Colorado company gives the feel behind the wheel of NASA’s moon buggy
Coloradans got a glimpse Monday of what could be the first “moon buggy” to carry astronauts around the lunar surface in five decades, from when Apollo crewmen Gene Cernan and Harrison Schmitt last took one out for a drive in 1972.
On Monday, Golden-based Lunar Outpost gave the press a demonstration tour of its mission control facility in Arvada, where its Eagle lunar terrain vehicle could be monitored or remote-controlled during a NASA mission to return astronauts to the moon.
Company founder and CEO Justin Cyrus demonstrated the control room, where a “pilot” using a monitor was remotely test-driving an LTV craft over a moon-like surface that was 130 miles away, at Rye, Colo.
Monday, visitors were scheduled to journey to Rye and ride the Eagle around the faux moonscape’s rocks and craters. The test version LTV, Cyrus said, is fitted with tires and a suspension system that are more earthlike than the actual vehicle will have for navigating the moon’s light gravity.
Artemis III Landing
But the control and communications systems, Cyrus said, are rigged to simulate issues that would arrive on a moon mission — including a time-lag in commanding the craft as signals from earth make the 200,000-plus-mile trip out to the moon and back.
Although Lunar Outpost has a NASA contract partnering with Lockheed Martin, General Motors, Goodyear and MDA Space to develop a rover concept, it faces competition from two other partnerships before a final contract is awarded.
That’s in addition to ifs-and-buts concerning NASA’s Artemis program as it works to bridge the long gap since humans last walked — and drove — around the surface of the moon.
The first Artemis landing, now rescheduled to 2027 or beyond, has stumbled over glitches including a Government Accountability Office report that called NASA’s timeframe unrealistic. Among issues are Boeing’s Orion crewed capsule, which stranded two astronauts aboard the International Space Station for nine months — still a component of the planned lunar mission.

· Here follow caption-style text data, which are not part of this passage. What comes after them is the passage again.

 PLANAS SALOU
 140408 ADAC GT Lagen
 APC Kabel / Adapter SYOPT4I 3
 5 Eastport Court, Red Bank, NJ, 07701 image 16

But whenever the mission does fly, Lunar Outpost executives are confident their LTV will be aboard.
“Lunar Outpost’s experienced team and the capabilities it offers are a unique differentiator,” Lunar Outpost’s co-founder Forrest Meyen told The Denver Gazette. “Our talent sets us apart from our competition and increases our confidence in our selection.”
The company refrained from providing a dollar value on the current contract, but Meyen said it represents a significant expansion with a substantial impact for Colorado.

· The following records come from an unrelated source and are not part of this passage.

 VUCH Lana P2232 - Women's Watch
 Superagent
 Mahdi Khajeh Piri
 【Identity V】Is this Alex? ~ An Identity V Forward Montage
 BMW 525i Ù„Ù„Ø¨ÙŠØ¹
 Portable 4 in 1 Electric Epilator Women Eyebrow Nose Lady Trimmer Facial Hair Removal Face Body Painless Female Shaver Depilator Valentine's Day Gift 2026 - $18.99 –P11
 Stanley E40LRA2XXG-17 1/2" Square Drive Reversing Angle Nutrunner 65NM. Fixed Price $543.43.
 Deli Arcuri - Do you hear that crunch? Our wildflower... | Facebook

“We’ll be expanding the engineering workforce and investing in tech jobs and the training of engineers across the state, ultimately resulting in hundreds of new jobs in those respective fields,” Meyen said.
Meanwhile, a Colorado rover could fly back to the moon sooner than the Artemis landing.
A smaller scale LTV called MAPP, 15-by-18 inches and 22 pounds, was aboard last March when a Space-X Falcon 9 rocket carried an unmanned Athena lander by Houston-based Intuitive Machines to the moon’s south pole. Athena tipped over during landing, quickly losing its solar power in the darkness of a crater, with the MAPP LTV trapped underneath in its onboard garage.
A second chance
Colorado designers are hoping the small rover will get a second chance to cross the lunar surface sometime in early 2026, when Intuitive Machines has another unmanned trip planned. The Lunar Vertex Mission to study magnetic anomalies will attempt to set down in the moon’s Oceanus Procellarum, further from the lunar pole.
Meyen said that even at a site where shadows are less of a problem, the rover will have to deal with the moon’s extreme temperature variations. In addition to a flight director and the craft’s pilot, the control room will have six or seven specialists monitoring, including one handling thermal issues.
In the meantime, tests continue on the Eagle two-passenger design. Lunar Outpost’s Cyrus described the vehicle as resembling a dune buggy crossed with a heavy-duty truck, sporting a robotic arm in the truck bed.
Eagle will hit higher speeds than the Apollo astronauts did, even when they had their rover floorboarded. The moon buggy topped out at 11 miles per hour; while the new LTV, Cyrus said, could hit 25 mph.
But faster driving speeds are a matter for caution, even in the low traffic of the moon’s surface. The moon’s tiny gravity would greatly exaggerate the effect of any impact with a rock or rut, Cyrus said.
And if a human wasn’t aboard, it could be eight seconds before a series of signals crisscross vast distances between mission control and the craft, leaving little time to brake for something unexpected in the road.